Dnase1 Family in Autoimmunity
, Britney Mapp 1, Nadine Nzimulinda 1, Elisabeth Bengtson 1, R. Bryan Sutton 2 and Peter A. Keyel 1,*
Round 1
Reviewer 1 Report
The review "DNase1 family in Autoimmunity" by Engavale M et al. it clearly and sufficiently extensively describes both the chemistry of the mechanism of action of DNase1 family and it's suggested involvement in autoimmune disorders such as SLE, HUVS, skin diseases. References are appropriate and consistent with the topic.
Author Response
We thank the reviewer for this assessment of our manuscript.
Reviewer 2 Report
This review is highly important and very timely since during the last years numerous applications of DNase were experimentally shown.
In my opinion, already in the abstract it is needed to include the fingings of DNase1 and DNase1L3 cooperating on the degradation of ecDNA
I would suggest to exoand the part on the pro-inflammatory nature of ecDNA. This is a crucial point for the importance of DNases.
The substrate specificity of DNase 1 and DNase 1L3 should be described in more detail, especially with regard to their cooperation in vivo
I would mention the therapeutic use in sepsis models and in hepatorenal injury.
It is important to point towards the mechanism of immunothrombosis mediated by ecDNA as DNases could be crucial in their prevention. this requires more than just one sentence.
Also, it would be good to include the recent effeorts to use DNases for the treatment of severe Covid to clear NETs and to prevent thrombosis.
I would suggest to organize the manuscript a bit more - the mutational analysis of the DNase genes should be in one subchapter, the physiology in another... pathophysiology etc...
also I would like to see the information on the evolution of DNases in one standalone subchapter as well.
Author Response
This review is highly important and very timely since during the last years numerous applications of DNase were experimentally shown.
We thank the reviewer for this assessment of our manuscript.

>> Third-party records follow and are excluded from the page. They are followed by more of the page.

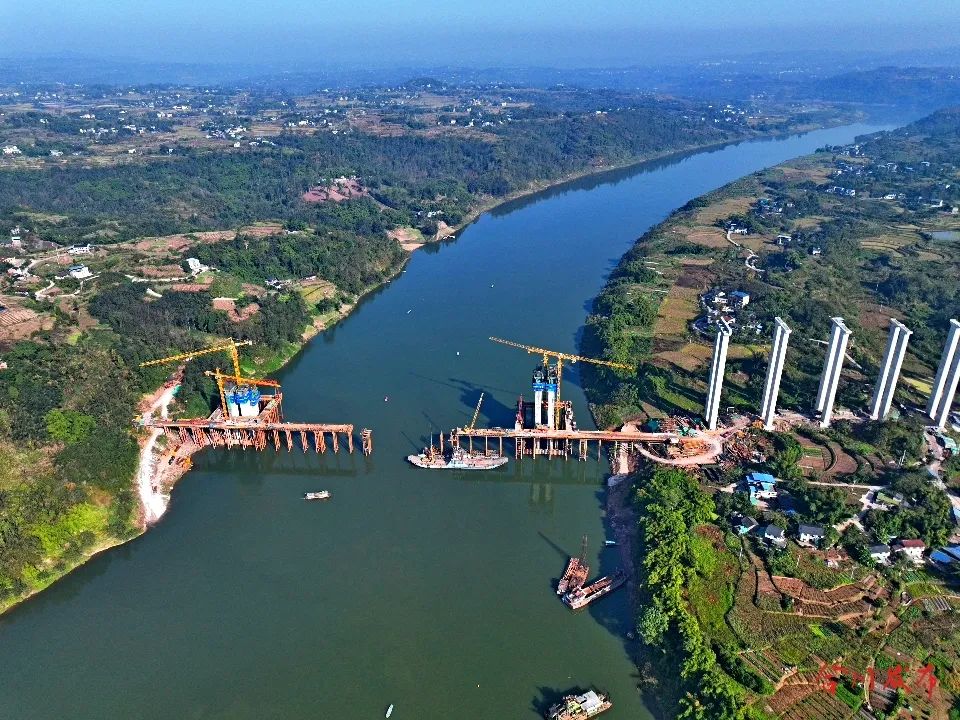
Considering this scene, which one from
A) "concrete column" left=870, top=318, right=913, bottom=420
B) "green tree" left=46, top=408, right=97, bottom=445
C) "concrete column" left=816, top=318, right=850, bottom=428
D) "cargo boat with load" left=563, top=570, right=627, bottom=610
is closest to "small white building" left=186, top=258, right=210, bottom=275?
"green tree" left=46, top=408, right=97, bottom=445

In my opinion, already in the abstract it is needed to include the fingings of DNase1 and DNase1L3 cooperating on the degradation of ecDNA
We thank the reviewer for this suggestion. We have added a line to the abstract about their cooperation in degrading extracellular DNA.
I would suggest to exoand the part on the pro-inflammatory nature of ecDNA. This is a crucial point for the importance of DNases.
We thank the reviewer for this suggestion. We have expanded this section.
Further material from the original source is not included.